Diminution du risque de fracture par la pratique régulière d’une activité physique chez les femmes âgées



« Diminution du risque de fracture par la pratique régulière d’une activité physique chez les femmes âgées » par le Docteur Erard de Hemricourt. La pratique d’une activité physique à domicile suivi d’un entraînement régulier volontaire toujours à domicile améliore l’équilibre et la démarche et procure des effets bénéfiques à long terme sur le risque fracturaire du col du fémur chez les femmes âgées, selon une étude récemment publiée dans l’éditorial du mois de septembre du journal américain Archives of Internal Medicine (R. Korpelainen et al. Long-term outcomes of exercise : follow-up of a randomized trial in older women with osteopenia. Archives of Internal Medicine. 2010 ; 170(17) : 1548 DOI : 10.1001/archinternmed.2010.311).
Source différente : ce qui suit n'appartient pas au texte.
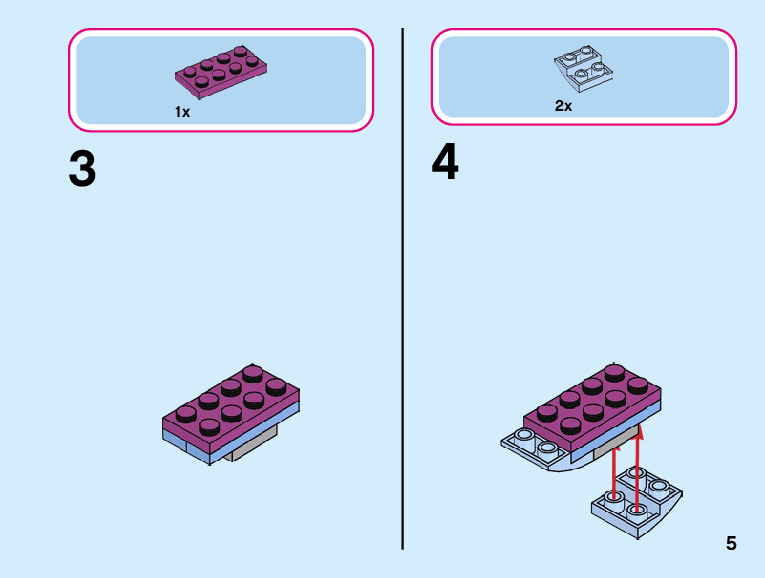 1x

3

2x

4

5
Selon les auteurs de l’étude, les chutes sont responsables d’au moins 90 % de toutes les fractures du col du fémur. Ce type de lésion est grevé d’un taux élevé de mortalité et de morbidité selon le Dr Raija Korpelainen de l’Institut Deaconess d’Oulu en Finlande. Pour arriver aux conclusions de leur étude, les médecins finlandais ont suivi un ensemble de 160 femmes âgées souffrant d’ostéopénie (diminution de la masse osseuse) ayant participé à une étude randomisée de 1998 à 2001.

Parmi l’ensemble de ces femmes, 84 ont été incluses dans un groupe pratiquant une activité physique et 76 dans un groupe contrôle. Les femmes incluses dans le groupe ‘activité physique’ devaient suivre des sessions régulières de renforcement musculaire des jambes et d’exercice d’équilibre à raison d’une séance par semaine pendant une période de 6 mois chaque année. Chacun des groupes a ensuite été suivi pendant une durée de 7,1 ans.
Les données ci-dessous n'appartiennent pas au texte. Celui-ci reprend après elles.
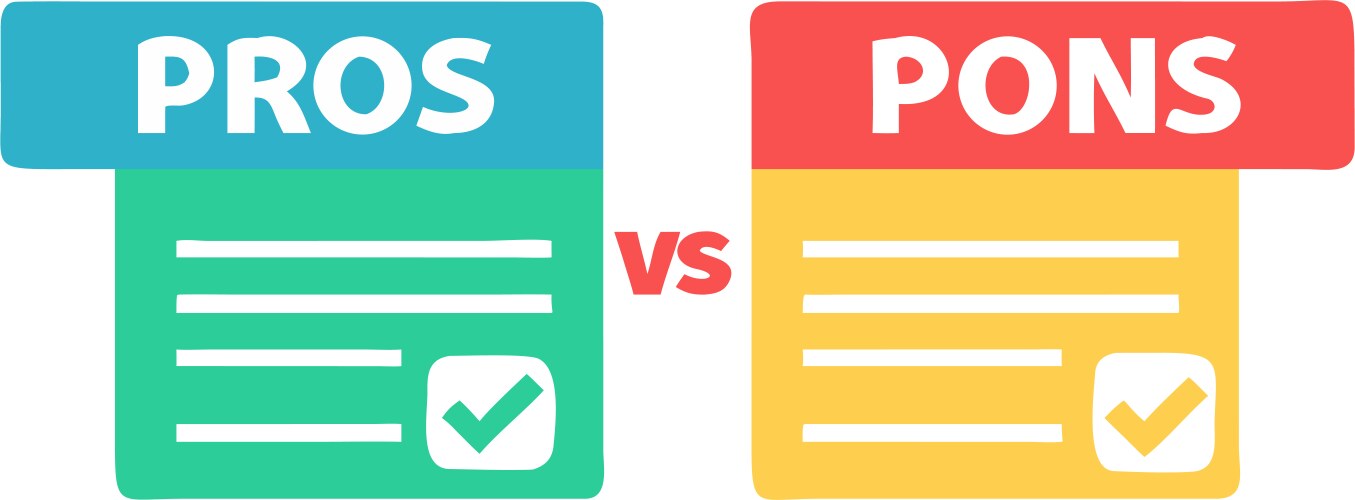 PROS

VS

PONS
Pendant cette période, 17 femmes du groupe ‘activité physique’ et 23 femmes du groupe ‘contrôle’ ont dû être hospitalisées en raison d’une fracture (non spécifiquement du col du fémur). Le risque de fracture était estimé à 5 pour 100.000 pour le premier groupe et 8 pour 100.000 pour le groupe contrôle. Durant cette même période, aucune fracture du col du fémur n’a été constatée dans le groupe pratiquant l’exercice physique alors que 5 femmes du groupe ‘contrôle’ ont dû être opérées pour cette fracture.

Selon les auteurs de l’étude, une activité physique soutenue de plus de 30 mois avait un impact bénéfique au long terme sur l’équilibre et la démarche des femmes âgées. De plus, une activité physique de longue durée était associée à une réduction significative du risque de fractures. Finalement, la mortalité globale était réduite dans le groupe pratiquant l’activité physique par rapport au groupe contrôle.

Sur base de ces diverses constatations, les auteurs de l’étude recommandent vivement la pratique régulière d’une activité physique chez les femmes âgées souffrant d’ostéopénie.